#### TEXTE PROPOSÉ:
= = =

Nez à nez avec Ronaldo

Pierre Danvoye
Pierre Danvoye Pierre Danvoye est journaliste pour Sport/Foot Magazine.

Le jeune attaquant français de Charleroi doit démontrer pourquoi l’Inter l’a engagé.

La tête de Stéphane Biakolo a été mise à prix pour 120 millions de francs alors qu’il n’avait jamais disputé un match de première division. Que ce soit dans le Cameroun de ses parents, dans la France qui l’a adopté, dans l’Italie qui lui a fait découvrir le foot de tout haut niveau, ou en Belgique où il semble capable de devenir une des révélations de la nouvelle saison.

Cet attaquant de 19 ans fait partie de ces Français que les plus grands clubs européens attirent alors qu’ils ne sont pas encore sortis de l’adolescence. Une mode lancée il y a quelques années et qui se perpétue. Les Anglais, les Espagnols et les Italiens adorent piller le réservoir français. La direction du Sporting de Charleroi lui a fait signer un contrat, cet été, sans l’avoir jamais vu jouer. Les rapports étaient tellement élogieux, que les Zèbres ont pris ce risque. Une initiative qui a porté ses fruits dès la campagne de préparation: Biakolo fut un des attaquants les plus prolifiques du Sporting. Une impression confirmée lors du match de gala contre l’Espanyol Barcelone, une semaine avant le début du championnat.

= = =

#### CONSIGNES DE L'EXERCICE:
(A) Réécrivez les entrées en partant de la ligne qui contient « Looking at this » et jusqu'à la fin des entrées, en remplaçant « seem » par « appear » sans rien changer d'autre. N'incluez pas les images dans votre réponse.
(B) Rédigez la suite de l'article consacré à Stéphane Biakolo.
Les entrées n'ont aucun rapport avec le texte proposé.

= = =

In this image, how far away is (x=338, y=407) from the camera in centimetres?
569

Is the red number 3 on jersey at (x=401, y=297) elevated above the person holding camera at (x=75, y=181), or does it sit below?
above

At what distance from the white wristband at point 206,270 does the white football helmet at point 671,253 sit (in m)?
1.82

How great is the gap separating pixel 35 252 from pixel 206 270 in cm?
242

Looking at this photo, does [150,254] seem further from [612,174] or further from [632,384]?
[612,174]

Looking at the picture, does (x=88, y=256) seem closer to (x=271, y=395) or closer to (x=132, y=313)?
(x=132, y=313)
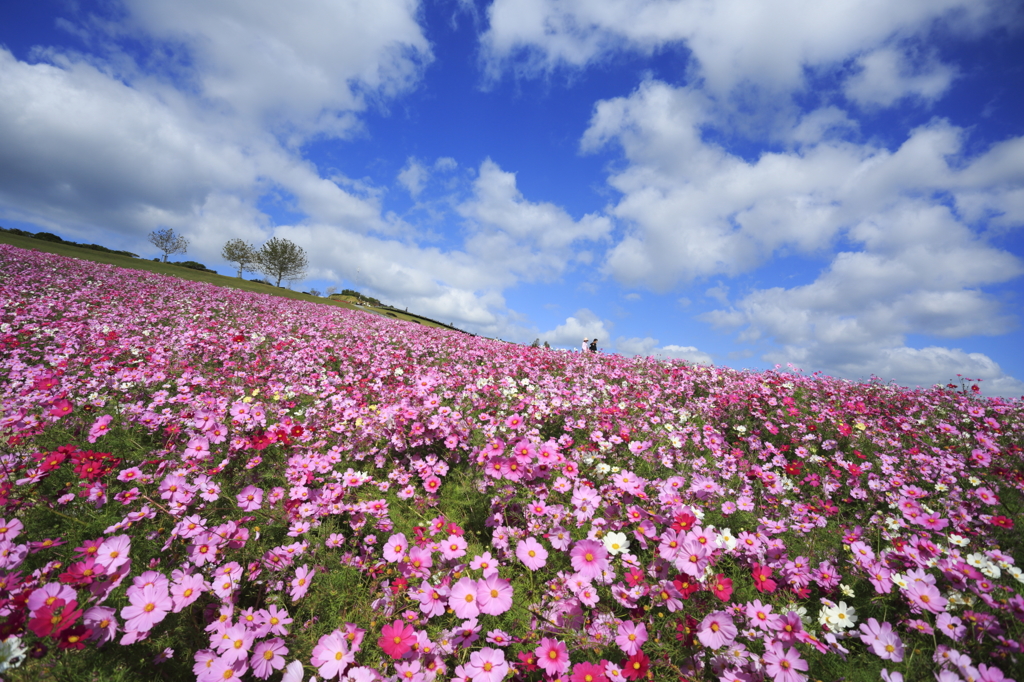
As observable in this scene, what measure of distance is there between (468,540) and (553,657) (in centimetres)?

= = =

#### RÉSULTATS:
(A)
Looking at this photo, does [150,254] appear further from [612,174] or further from [632,384]?
[612,174]

Looking at the picture, does (x=88, y=256) appear closer to (x=271, y=395) or closer to (x=132, y=313)?
(x=132, y=313)
As observable in this scene, what measure of distance is there between (468,540) and (553,657) (in centimetres)?

(B)
« J’étais soulagé de jouer enfin contre une très bonne équipe », confie Biakolo. « Ce n’est pas en marquant des buts contre des clubs de divisions inférieures que je pouvais être sûr de ma valeur. Tout s’est bien passé contre les Espagnols et, ce soir-là, je me suis dit que j’allais probablement réussir une très bonne saison en Belgique. J’ai passé mon premier examen, le plus important. En ouvrant le score, je me suis aussi fait adopter directement par le public. Pour un attaquant, c’est crucial ».

Il commence par le rugby!

Stéphane Biakolo ne s’est affilié pour la première fois dans un club de foot qu’à l’âge de 14 ans. Mais il a parcouru pas mal de chemin depuis lors. Avant cela, il n’avait qu’un sport en tête: le rugby. Le football, il le pratiquait simplement dans la cour de l’école.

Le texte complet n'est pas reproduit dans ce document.